Whether it's this route or any other domestic journey, here's how much you can pack in Qantas business class:

  • Checked baggage allowance:
    • 2x32kg: standard allowance for most flyers
    • 3x32kg: Qantas Platinum, Platinum One, Chairman's Lounge and Oneworld Emerald
  • Carry-on baggage choices:
    • One 10kg bag: maximum dimensions of 115cm
    • Two bags (14kg total, max. 10kg in one item): maximum dimensions of 105cm each
    • 1x10kg bag + 1x suit pack: maximum bag dimensions of 105cm, maximum suit pack dimensions of 185cm
    • Plus: One personal item for all guests, such as a laptop satchel, handbag, overcoat, camera, or duty-free goods.

Business class passengers can also use priority check-in and priority boarding lanes, although priority security isn't available in Darwin.


The Qantas Club at Darwin Airport is the airline's catch-all lounge at the Top End, with access included for business class flyers. 

A range of food and beverages are served here throughout the day, with the bar opening at noon, and barista-made coffee available from open to close.

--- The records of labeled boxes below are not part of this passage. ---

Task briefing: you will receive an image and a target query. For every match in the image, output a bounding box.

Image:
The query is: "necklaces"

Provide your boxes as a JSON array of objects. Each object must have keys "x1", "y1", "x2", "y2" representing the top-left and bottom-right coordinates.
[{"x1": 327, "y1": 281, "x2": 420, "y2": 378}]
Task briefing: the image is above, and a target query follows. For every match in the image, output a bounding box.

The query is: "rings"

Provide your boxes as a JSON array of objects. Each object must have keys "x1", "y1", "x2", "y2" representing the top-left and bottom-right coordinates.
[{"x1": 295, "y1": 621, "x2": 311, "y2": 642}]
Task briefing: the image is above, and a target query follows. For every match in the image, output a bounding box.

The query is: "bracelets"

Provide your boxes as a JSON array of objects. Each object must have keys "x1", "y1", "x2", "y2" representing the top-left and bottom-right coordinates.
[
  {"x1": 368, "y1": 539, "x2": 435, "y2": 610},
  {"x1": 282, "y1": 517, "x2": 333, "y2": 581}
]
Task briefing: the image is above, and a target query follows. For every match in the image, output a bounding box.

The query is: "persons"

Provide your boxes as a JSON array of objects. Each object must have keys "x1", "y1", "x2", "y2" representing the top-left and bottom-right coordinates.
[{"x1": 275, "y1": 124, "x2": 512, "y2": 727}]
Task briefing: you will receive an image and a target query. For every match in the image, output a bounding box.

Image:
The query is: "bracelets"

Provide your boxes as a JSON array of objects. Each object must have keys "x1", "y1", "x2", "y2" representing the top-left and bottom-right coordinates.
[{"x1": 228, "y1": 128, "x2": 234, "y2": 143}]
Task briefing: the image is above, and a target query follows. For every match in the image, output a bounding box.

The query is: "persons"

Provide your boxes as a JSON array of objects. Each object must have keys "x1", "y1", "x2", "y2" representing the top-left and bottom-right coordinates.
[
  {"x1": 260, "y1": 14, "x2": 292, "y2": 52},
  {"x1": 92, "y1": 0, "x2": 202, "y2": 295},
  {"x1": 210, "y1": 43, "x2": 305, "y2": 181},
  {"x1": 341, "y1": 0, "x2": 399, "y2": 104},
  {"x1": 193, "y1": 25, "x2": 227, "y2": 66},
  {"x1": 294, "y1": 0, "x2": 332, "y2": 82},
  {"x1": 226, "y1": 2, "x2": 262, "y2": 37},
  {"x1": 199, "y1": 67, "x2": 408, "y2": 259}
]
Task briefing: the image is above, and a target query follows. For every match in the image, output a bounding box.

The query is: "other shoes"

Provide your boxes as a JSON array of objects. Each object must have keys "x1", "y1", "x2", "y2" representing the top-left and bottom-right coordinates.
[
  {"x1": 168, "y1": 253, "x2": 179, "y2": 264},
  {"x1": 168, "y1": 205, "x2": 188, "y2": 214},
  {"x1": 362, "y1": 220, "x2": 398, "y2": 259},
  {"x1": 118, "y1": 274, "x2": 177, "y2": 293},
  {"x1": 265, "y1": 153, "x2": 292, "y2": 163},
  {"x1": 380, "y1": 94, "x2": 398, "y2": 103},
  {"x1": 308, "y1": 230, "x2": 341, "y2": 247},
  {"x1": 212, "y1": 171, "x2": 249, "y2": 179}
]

A lunchtime visit prior to QF825 found tasty hot food at the buffet including cocktail samosas with sweet chilli sauce, and a goat and lentil curry with rice.

Knowing there'd be lunch (and wine) on the flight, I opted for a snack-sized portion only, and a lemon, lime and bitters on the side.

Also read: Qantas Club domestic lounge review, Darwin Airport


Qantas offers 1-2 return flights per day between Darwin and Brisbane.

The daily QF825 service departs early afternoon (exact times vary), with a red-eye flight from Darwin to Brisbane on selected days having an eye-watering 2am departure time.

Out of Brisbane, there's an 8:30am service each day, plus an 8:30pm evening departure most days.

From time to time, Qantas' larger Airbus A330s appear on the route – swapping business class recliners with flatbeds – although Boeing 737s serve all other flights.


Aboard the Boeing 737, those business class recliners come in a 2-2 layout, with 12 seats overall. 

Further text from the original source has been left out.